Now we can start the bisect process in the @rules_go
repository.
$ cd ~/work/bazelbuild/rules_go
$ cat test-rules-go.sh
#!/bin/bash
(
cd ~/work/buildbuddy-io/buildbuddy
bazel build server
)
$ chmod +x test-rules-go.sh
Since we are relying on our local copy of @rules_go
, we do not need to handle the download issue like the previous script.
We are also not expecting the build to fail because of external factors, so no need for setting BAZELISK_CLEAN
or handling our own cleanup.
This also means that we are reusing the same Bazel JVM process for each bisect run, taking advantage of the hot analysis cache to keep our builds blazingly fast.
Now let's start the bisect process:
$ cd ~/work/bazelbuild/rules_go
$ git bisect start --first-parent v0.53.0 v0.51.0
Note here that we do NOT want to use the --no-checkout
flag as the working copy of the repo is used for the bisect run and therefore, needs to be updated.
$ git bisect run ./test-rules-go.sh
running './test-rules-go.sh'
Bisecting: 8 revisions left to test after this (roughly 3 steps)
[4f5202adf56521b3048536d04eef12690557fa7c] Mention `dev_dependency` in `go_sdk.host` error (#4246)
running './test-rules-go.sh'
Bisecting: 4 revisions left to test after this (roughly 2 steps)
[66477c1b41b2449c8102f4338d011f07e4df04b6] Update documentation reference (#4237)
running './test-rules-go.sh'
Bisecting: 1 revision left to test after this (roughly 1 step)
[5eb06119c49b97f16aa79d53cdcd99f95b1000bf] Allow .so files to have more extensions (#4232)
running './test-rules-go.sh'
Bisecting: 0 revisions left to test after this (roughly 0 steps)
[d25e4e75f0ce8e419593a5c633f852ff1c08e292] Use same Go SDK as Gazelle for `go_bazel_test` (#4231)
running './test-rules-go.sh'
d25e4e75f0ce8e419593a5c633f852ff1c08e292 is the first bad commit
commit d25e4e75f0ce8e419593a5c633f852ff1c08e292
Author: Fabian Meumertzheim <fabian@meumertzhe.im>
Date: Thu Jan 16 08:13:09 2025 +0100
Use same Go SDK as Gazelle for `go_bazel_test` (#4231)
**What type of PR is this?**
Bug fix
**What does this PR do?
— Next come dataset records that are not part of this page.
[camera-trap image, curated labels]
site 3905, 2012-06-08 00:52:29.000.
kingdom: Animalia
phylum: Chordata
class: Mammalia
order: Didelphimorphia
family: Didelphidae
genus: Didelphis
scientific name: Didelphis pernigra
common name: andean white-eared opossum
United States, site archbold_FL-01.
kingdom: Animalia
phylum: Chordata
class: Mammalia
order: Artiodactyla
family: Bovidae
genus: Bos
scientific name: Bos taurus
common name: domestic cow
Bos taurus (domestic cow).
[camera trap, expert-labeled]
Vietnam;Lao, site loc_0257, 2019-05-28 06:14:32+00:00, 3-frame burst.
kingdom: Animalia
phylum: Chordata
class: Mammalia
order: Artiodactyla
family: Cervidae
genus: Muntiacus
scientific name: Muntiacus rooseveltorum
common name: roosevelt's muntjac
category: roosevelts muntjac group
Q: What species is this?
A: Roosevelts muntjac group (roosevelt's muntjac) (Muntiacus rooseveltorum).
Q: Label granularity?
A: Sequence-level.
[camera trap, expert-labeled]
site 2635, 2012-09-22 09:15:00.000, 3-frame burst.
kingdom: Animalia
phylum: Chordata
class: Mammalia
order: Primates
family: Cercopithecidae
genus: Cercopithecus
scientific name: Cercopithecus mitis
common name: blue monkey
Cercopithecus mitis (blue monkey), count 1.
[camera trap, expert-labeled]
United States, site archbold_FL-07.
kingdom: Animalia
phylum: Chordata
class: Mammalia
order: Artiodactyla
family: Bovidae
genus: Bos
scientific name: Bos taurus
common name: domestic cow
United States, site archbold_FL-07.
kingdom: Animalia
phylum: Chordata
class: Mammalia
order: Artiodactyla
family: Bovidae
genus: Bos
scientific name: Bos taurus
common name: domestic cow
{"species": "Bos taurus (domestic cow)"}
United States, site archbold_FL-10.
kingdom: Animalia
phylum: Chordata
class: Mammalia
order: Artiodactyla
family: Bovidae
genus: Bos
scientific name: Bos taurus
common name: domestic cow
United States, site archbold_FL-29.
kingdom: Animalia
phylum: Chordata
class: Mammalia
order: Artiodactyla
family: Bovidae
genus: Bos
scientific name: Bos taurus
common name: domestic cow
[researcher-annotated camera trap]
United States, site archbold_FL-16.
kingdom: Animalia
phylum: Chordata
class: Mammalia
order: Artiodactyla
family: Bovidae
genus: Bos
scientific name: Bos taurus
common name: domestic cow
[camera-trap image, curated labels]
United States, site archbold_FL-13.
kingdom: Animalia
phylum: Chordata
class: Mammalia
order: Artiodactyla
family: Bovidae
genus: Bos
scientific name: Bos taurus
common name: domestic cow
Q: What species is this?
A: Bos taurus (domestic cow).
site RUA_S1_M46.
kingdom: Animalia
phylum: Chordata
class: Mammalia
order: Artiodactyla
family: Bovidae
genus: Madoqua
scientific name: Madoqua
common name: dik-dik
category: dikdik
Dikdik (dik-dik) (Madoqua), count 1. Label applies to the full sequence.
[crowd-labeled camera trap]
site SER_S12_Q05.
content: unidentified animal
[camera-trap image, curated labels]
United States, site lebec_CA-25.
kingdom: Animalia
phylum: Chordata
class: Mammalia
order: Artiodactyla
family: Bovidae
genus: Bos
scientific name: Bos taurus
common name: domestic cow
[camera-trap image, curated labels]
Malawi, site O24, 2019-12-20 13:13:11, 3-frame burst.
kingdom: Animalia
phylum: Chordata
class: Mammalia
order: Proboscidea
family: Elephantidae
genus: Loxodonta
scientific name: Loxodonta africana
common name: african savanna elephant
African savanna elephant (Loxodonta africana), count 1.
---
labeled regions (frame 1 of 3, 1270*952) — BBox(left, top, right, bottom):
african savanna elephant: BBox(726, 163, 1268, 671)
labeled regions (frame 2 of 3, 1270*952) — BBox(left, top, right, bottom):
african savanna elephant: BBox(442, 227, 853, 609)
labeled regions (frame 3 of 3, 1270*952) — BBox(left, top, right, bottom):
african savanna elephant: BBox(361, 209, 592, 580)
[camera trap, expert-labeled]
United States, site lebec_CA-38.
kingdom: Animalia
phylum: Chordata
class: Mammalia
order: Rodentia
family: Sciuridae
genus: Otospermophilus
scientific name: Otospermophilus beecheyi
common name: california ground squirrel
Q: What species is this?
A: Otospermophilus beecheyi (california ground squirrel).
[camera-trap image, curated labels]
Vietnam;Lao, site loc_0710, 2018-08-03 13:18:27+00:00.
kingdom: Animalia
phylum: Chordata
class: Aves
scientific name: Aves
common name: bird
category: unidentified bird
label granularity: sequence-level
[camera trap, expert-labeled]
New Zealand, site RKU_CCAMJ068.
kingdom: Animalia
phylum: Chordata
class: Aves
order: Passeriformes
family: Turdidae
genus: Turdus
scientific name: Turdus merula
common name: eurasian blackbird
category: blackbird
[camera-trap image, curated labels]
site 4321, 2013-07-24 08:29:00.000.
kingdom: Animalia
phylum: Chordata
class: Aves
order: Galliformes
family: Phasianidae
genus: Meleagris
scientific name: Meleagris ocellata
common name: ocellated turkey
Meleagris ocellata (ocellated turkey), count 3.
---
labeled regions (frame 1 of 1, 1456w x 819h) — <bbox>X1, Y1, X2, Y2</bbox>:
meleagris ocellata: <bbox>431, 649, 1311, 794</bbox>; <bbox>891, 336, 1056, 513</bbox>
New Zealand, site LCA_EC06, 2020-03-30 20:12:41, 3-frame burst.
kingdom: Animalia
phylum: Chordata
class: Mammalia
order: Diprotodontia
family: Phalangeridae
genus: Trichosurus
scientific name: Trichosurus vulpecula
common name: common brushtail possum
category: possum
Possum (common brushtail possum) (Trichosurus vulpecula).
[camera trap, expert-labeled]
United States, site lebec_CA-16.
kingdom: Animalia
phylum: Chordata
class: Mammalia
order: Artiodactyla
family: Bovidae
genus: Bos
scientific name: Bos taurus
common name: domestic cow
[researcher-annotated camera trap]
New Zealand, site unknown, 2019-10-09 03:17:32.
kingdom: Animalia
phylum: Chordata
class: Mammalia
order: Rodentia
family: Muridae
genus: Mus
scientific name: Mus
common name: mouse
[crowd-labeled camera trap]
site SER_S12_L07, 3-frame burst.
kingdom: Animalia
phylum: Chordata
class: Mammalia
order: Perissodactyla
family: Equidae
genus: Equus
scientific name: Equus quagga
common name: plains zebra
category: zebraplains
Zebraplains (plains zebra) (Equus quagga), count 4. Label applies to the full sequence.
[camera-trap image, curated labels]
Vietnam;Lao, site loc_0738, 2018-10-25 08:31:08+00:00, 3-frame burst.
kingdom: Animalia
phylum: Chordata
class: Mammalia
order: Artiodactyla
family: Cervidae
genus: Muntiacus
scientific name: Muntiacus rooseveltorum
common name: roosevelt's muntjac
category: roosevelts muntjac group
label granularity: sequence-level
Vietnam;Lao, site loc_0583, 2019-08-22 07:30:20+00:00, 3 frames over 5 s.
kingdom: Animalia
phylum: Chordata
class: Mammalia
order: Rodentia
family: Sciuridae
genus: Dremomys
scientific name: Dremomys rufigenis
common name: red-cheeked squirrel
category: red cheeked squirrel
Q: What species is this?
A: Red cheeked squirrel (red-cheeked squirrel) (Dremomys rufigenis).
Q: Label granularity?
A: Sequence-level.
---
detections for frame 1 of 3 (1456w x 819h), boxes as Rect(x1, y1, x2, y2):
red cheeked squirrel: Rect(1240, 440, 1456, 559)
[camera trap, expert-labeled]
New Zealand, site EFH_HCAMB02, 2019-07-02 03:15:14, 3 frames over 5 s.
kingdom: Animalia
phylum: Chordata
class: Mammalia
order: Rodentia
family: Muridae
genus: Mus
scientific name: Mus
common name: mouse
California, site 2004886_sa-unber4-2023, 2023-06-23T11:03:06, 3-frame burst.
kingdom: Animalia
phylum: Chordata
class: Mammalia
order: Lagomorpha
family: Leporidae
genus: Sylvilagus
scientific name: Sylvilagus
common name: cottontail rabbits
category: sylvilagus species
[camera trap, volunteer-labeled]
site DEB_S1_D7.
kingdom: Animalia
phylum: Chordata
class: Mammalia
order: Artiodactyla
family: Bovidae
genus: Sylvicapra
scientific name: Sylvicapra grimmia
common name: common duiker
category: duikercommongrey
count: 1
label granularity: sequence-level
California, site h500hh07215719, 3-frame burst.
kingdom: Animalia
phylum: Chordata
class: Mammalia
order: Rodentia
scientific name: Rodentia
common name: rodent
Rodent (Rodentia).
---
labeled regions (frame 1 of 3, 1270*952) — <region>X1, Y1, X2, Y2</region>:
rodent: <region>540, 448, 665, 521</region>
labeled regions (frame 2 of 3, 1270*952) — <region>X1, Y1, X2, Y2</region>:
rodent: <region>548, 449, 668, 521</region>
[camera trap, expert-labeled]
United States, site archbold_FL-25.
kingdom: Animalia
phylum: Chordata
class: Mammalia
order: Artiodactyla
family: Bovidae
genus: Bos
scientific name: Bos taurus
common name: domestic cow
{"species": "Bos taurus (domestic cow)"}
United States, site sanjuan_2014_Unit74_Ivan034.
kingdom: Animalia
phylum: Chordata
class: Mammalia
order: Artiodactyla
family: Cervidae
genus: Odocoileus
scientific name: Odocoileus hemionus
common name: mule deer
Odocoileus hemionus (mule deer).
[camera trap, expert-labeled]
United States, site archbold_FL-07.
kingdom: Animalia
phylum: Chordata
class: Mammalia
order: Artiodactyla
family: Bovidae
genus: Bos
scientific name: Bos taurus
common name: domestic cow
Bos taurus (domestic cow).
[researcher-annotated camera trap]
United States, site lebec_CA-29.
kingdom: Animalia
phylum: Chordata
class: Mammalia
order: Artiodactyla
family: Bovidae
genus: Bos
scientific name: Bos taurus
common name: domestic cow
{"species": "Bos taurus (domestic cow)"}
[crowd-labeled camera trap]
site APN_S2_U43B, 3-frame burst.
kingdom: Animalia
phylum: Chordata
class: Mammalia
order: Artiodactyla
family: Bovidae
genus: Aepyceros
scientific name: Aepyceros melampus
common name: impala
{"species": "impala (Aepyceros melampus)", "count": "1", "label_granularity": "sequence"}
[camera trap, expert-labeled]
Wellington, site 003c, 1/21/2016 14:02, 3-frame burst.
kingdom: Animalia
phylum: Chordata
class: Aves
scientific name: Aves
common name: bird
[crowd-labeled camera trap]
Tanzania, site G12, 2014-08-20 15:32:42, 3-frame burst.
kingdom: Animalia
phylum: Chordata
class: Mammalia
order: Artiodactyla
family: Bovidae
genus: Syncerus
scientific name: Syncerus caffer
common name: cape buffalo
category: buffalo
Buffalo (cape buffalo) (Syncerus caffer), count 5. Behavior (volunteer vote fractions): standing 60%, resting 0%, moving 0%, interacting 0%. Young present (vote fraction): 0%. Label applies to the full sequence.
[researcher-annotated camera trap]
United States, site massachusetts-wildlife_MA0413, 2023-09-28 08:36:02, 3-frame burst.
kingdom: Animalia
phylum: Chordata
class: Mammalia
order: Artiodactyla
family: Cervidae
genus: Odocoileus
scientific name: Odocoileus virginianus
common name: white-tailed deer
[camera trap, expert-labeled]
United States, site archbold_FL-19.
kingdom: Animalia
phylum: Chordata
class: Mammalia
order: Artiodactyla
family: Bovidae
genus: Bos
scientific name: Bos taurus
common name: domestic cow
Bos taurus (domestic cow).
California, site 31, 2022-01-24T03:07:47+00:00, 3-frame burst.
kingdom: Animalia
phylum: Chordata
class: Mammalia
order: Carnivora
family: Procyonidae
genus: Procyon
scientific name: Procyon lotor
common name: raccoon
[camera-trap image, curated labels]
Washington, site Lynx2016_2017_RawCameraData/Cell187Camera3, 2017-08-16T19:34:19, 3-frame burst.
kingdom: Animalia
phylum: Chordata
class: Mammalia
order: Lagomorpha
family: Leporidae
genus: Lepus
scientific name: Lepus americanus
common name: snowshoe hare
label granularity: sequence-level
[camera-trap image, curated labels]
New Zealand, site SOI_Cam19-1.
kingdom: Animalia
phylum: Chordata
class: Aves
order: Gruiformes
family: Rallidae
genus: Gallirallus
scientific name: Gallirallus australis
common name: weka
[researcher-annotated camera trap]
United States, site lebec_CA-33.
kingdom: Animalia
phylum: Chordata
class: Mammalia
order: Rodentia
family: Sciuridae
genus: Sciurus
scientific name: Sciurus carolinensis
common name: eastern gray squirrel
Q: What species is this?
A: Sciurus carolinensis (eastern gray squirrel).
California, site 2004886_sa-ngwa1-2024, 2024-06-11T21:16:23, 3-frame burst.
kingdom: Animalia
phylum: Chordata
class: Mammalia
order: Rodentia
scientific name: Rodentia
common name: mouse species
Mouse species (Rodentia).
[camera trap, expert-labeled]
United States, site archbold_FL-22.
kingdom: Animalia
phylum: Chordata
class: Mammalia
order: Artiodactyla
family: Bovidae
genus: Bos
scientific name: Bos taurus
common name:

Why is it needed?**
**Which issues(s) does this PR fix?**
Fixes #4228
**Other notes for review**
MODULE.bazel | 2 +-
go/private/repositories.bzl | 11 +++++++++++
go/tools/bazel_testing/BUILD.bazel | 9 ++++++---
3 files changed, 18 insertions(+), 4 deletions(-)
bisect found first bad commit
And there you have it! The issue was introduced in commit d25e4e75f0ce8e419593a5c633f852ff1c08e292
in the @rules_go
repository, which was introduced in v0.53.0
.
This was also fixed swiftly by Fabian in rules_go's PR #4264.
Conclusion
Using git bisect
to troubleshoot build failures after upgrading Bazel or its dependencies can be a powerful tool.
This helps us narrow down the root cause of the issue to the exact commit that introduced it.
This makes the error much more actionable. For example, when we were able to identify the issue to be in rules_go@v0.53.0, we were able to upgrade to v0.52.0 instead and reported the fix to the upstream open-source project. In other cases, we can proceed with the upgrade but with a specific revert of the commit that introduced the issue patched into the external dependencies.
I hope this guide was helpful to you and that you can use it to troubleshoot your external dependency upgrades in the future.